Provided records below:

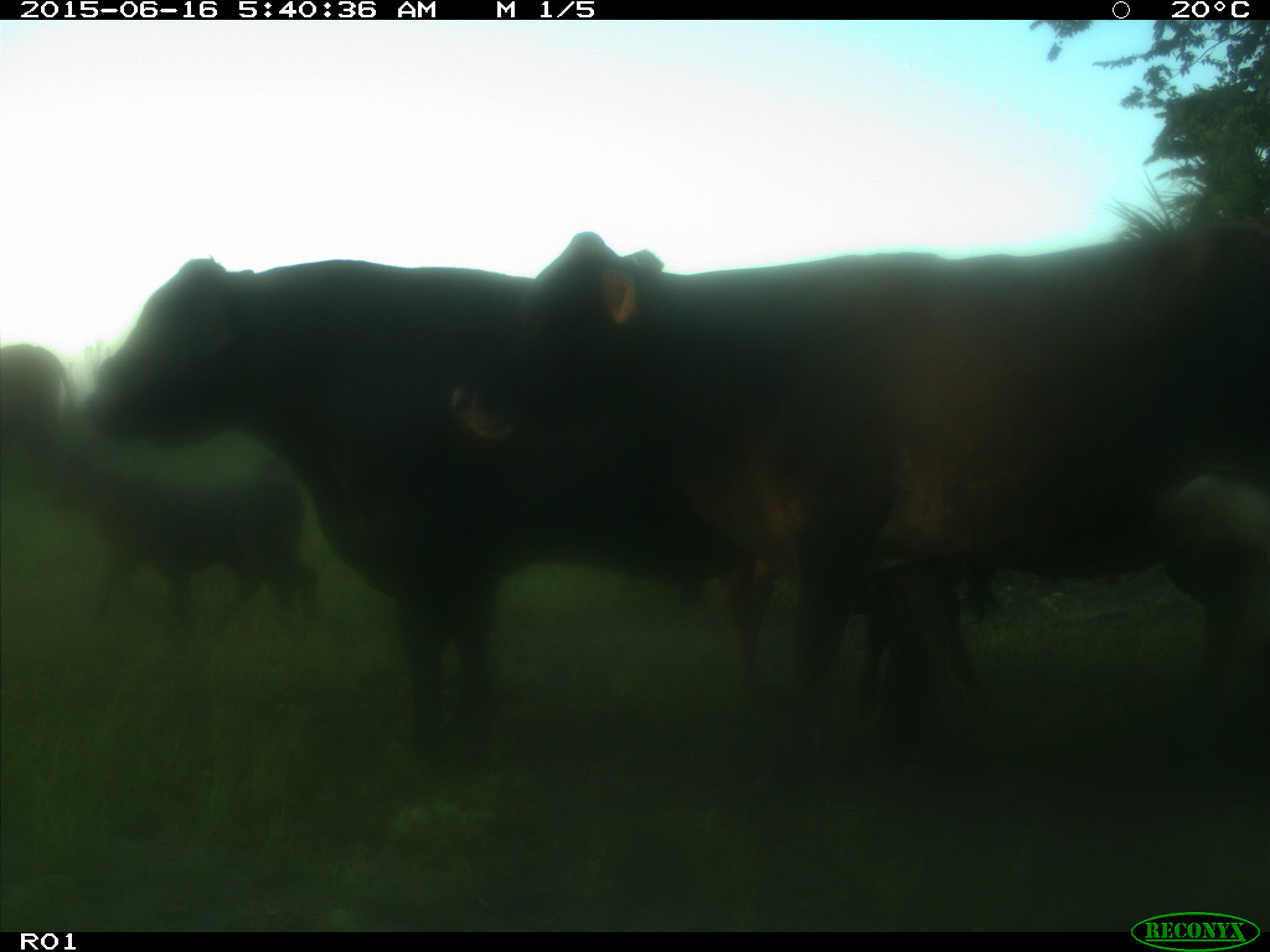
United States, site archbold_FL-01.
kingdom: Animalia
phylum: Chordata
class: Mammalia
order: Artiodactyla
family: Bovidae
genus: Bos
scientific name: Bos taurus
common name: domestic cow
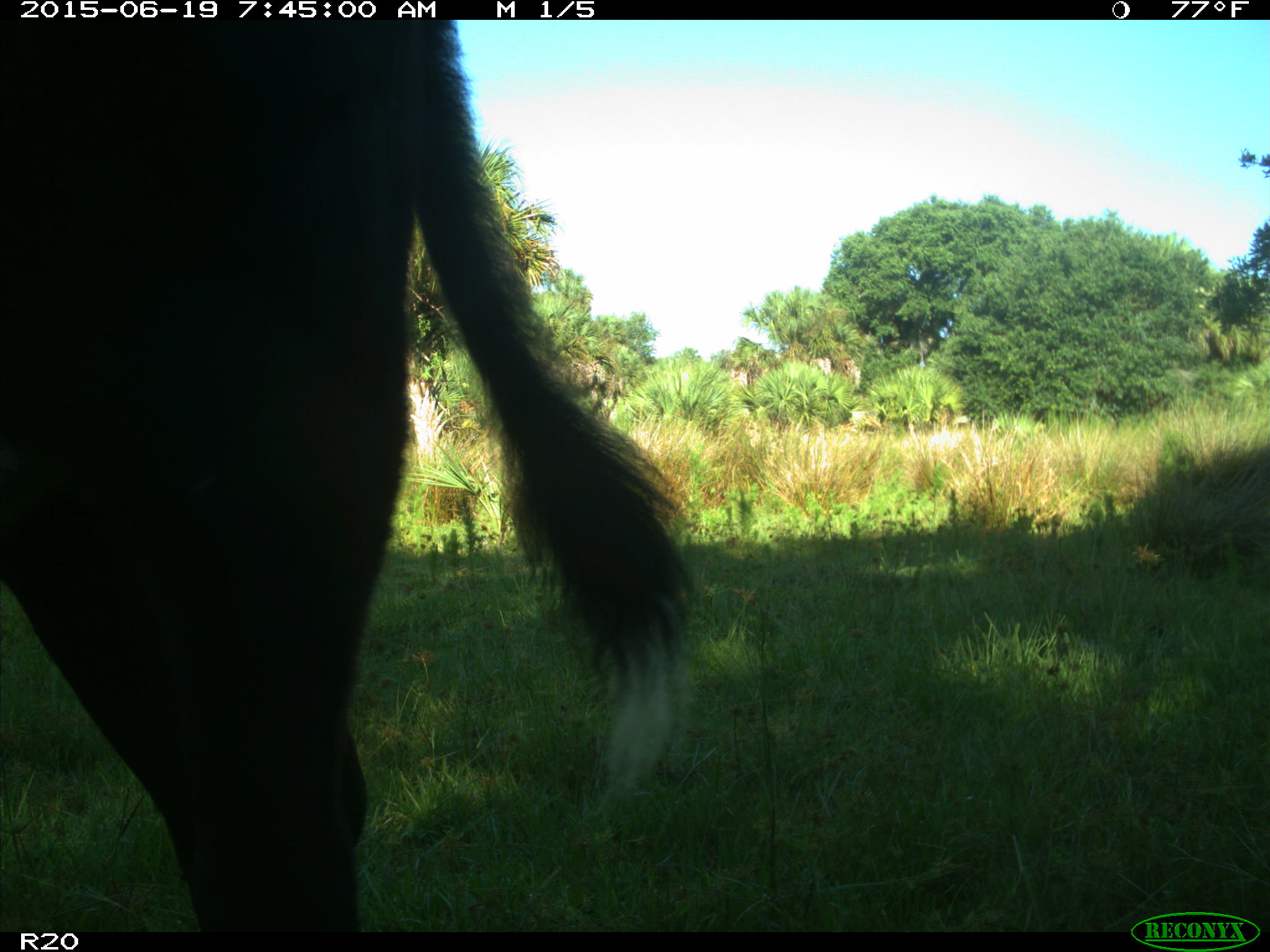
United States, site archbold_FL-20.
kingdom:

End of Provided records.

### Task details
Word for word, reproduce all of the data, but keep out the pictures.

### Exercise response
United States, site archbold_FL-01.
kingdom: Animalia
phylum: Chordata
class: Mammalia
order: Artiodactyla
family: Bovidae
genus: Bos
scientific name: Bos taurus
common name: domestic cow
United States, site archbold_FL-20.
kingdom:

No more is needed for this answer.